Filter the entries below, keeping only lines with "دۆستە".

[Excerpts from a dataset]
◆ ◆ ◆ ◆

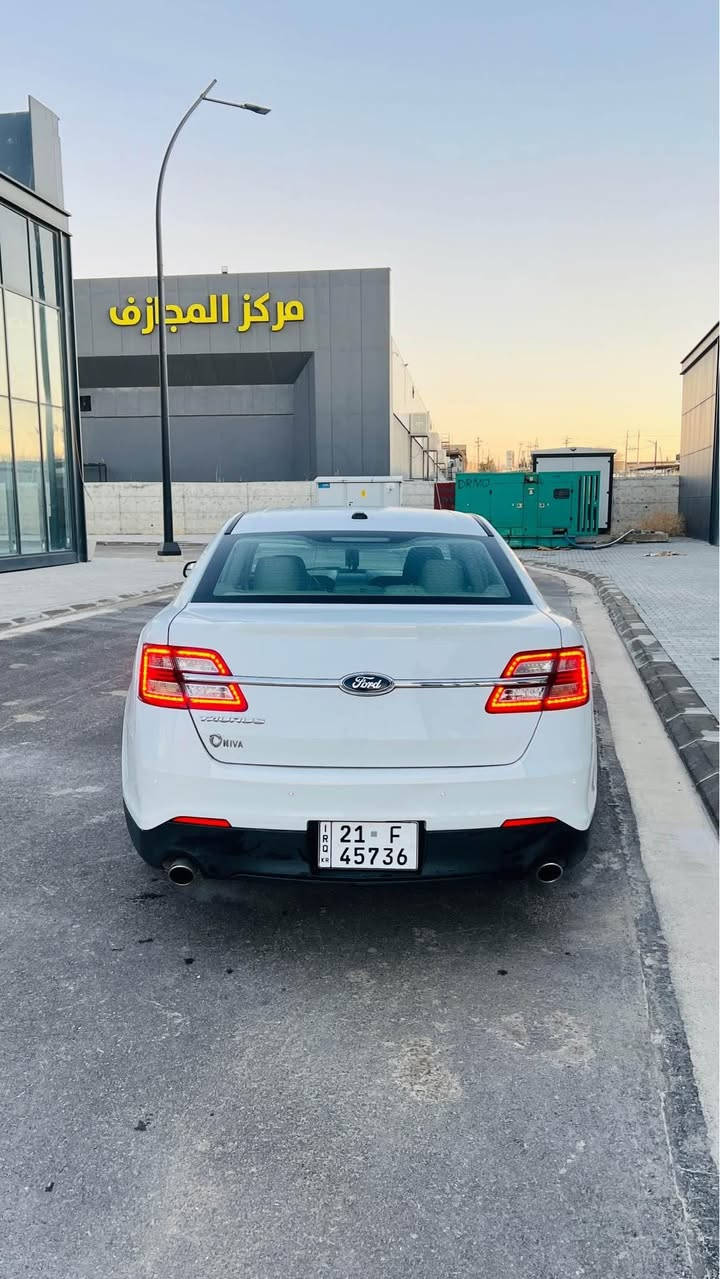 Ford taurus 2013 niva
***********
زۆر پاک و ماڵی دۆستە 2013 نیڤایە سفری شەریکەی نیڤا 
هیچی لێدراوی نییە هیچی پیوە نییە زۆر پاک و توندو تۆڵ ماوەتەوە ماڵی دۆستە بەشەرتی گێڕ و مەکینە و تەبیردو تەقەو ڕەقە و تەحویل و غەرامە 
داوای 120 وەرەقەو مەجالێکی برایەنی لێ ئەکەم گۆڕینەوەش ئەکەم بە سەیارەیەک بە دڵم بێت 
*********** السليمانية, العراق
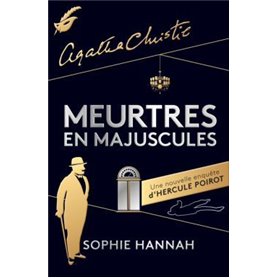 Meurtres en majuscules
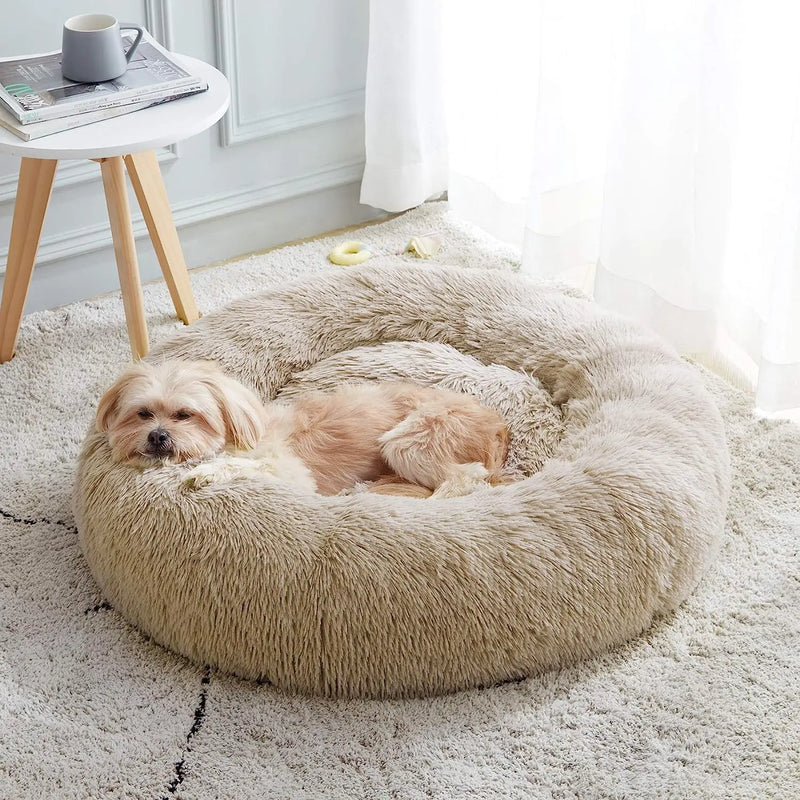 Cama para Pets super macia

◆ ◆ ◆ ◆

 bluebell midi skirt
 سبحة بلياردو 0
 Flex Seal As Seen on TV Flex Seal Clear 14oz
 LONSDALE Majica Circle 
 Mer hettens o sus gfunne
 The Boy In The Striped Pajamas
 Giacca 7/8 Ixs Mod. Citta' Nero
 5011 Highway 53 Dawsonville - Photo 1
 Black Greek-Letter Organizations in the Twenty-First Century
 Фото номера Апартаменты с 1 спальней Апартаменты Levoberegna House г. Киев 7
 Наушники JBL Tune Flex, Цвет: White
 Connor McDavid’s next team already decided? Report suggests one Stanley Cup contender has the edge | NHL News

◆ ◆ ◆ ◆

> [ANSWER SECTION]
زۆر پاک و ماڵی دۆستە 2013 نیڤایە سفری شەریکەی نیڤا 
هیچی لێدراوی نییە هیچی پیوە نییە زۆر پاک و توندو تۆڵ ماوەتەوە ماڵی دۆستە بەشەرتی گێڕ و مەکینە و تەبیردو تەقەو ڕەقە و تەحویل و غەرامە 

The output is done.